-- Written request --
Copy out every one of the entries below word for word, leaving out the pictures.

-- Supplied material --
******************************

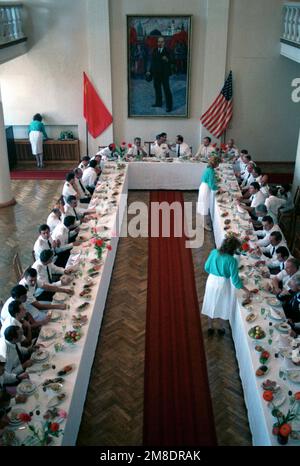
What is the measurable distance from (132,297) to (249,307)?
2.78m

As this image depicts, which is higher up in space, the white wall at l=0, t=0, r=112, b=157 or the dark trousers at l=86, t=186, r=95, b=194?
the white wall at l=0, t=0, r=112, b=157

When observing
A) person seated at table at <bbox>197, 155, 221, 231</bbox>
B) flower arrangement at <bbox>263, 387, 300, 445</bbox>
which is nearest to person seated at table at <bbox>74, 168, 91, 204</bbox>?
person seated at table at <bbox>197, 155, 221, 231</bbox>

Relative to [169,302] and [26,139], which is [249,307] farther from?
[26,139]

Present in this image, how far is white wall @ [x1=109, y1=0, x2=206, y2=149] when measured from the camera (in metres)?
15.1

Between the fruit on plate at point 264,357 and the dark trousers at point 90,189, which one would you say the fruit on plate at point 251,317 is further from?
the dark trousers at point 90,189

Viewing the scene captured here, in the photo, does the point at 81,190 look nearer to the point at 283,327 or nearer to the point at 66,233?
the point at 66,233

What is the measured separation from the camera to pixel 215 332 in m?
8.45

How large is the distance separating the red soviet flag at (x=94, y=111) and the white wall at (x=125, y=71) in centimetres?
39

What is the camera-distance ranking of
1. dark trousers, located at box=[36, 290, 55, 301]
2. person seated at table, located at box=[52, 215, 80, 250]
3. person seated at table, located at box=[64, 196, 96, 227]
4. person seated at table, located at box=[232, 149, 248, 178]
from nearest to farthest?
dark trousers, located at box=[36, 290, 55, 301] < person seated at table, located at box=[52, 215, 80, 250] < person seated at table, located at box=[64, 196, 96, 227] < person seated at table, located at box=[232, 149, 248, 178]

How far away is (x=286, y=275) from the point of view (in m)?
8.01

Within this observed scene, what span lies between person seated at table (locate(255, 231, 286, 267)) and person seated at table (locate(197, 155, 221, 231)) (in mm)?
2918

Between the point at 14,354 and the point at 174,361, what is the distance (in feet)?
8.77

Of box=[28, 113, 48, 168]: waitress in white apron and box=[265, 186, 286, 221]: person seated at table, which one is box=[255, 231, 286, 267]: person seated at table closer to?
box=[265, 186, 286, 221]: person seated at table

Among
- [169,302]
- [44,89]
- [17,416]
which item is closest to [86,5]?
[44,89]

******************************

-- Solution to the problem --
What is the measurable distance from (132,297) to (249,307)?
2.78m

As this image depicts, which is higher up in space, the white wall at l=0, t=0, r=112, b=157 or the dark trousers at l=86, t=186, r=95, b=194?
the white wall at l=0, t=0, r=112, b=157

When observing
A) person seated at table at <bbox>197, 155, 221, 231</bbox>
B) flower arrangement at <bbox>263, 387, 300, 445</bbox>
which is nearest to person seated at table at <bbox>74, 168, 91, 204</bbox>?
person seated at table at <bbox>197, 155, 221, 231</bbox>

Relative to [169,302] and [26,139], which is [249,307] farther from?
[26,139]

Present in this image, how far is white wall @ [x1=109, y1=0, x2=206, y2=149] when measured from the camera (in metres)?
15.1

Between the fruit on plate at point 264,357 and the dark trousers at point 90,189, which one would you say the fruit on plate at point 251,317 is further from?
the dark trousers at point 90,189

Viewing the scene captured here, in the photo, does the point at 81,190 look nearer to the point at 283,327 or nearer to the point at 66,233?
the point at 66,233

What is the measured separation from the camera to pixel 215 332 in m?
8.45

How large is the distance separating the red soviet flag at (x=94, y=111) and the white wall at (x=125, y=71) in centimetres?
39

What is the camera-distance ranking of
1. dark trousers, located at box=[36, 290, 55, 301]
2. person seated at table, located at box=[52, 215, 80, 250]
3. person seated at table, located at box=[64, 196, 96, 227]
4. person seated at table, located at box=[232, 149, 248, 178]
from nearest to farthest?
dark trousers, located at box=[36, 290, 55, 301] < person seated at table, located at box=[52, 215, 80, 250] < person seated at table, located at box=[64, 196, 96, 227] < person seated at table, located at box=[232, 149, 248, 178]

How far away is (x=286, y=275) from the point of view (in m)?
8.01

Within this observed scene, what span lies between person seated at table (locate(255, 231, 286, 267)) and person seated at table (locate(197, 155, 221, 231)) (in mm)?
2918

Between the point at 14,354 and the point at 174,361, what is the distance (in feet)?
8.77

Of box=[28, 113, 48, 168]: waitress in white apron and box=[265, 186, 286, 221]: person seated at table, which one is box=[255, 231, 286, 267]: person seated at table closer to?
box=[265, 186, 286, 221]: person seated at table

Among
- [169,302]
- [44,89]
- [17,416]
which item is closest to [86,5]?
[44,89]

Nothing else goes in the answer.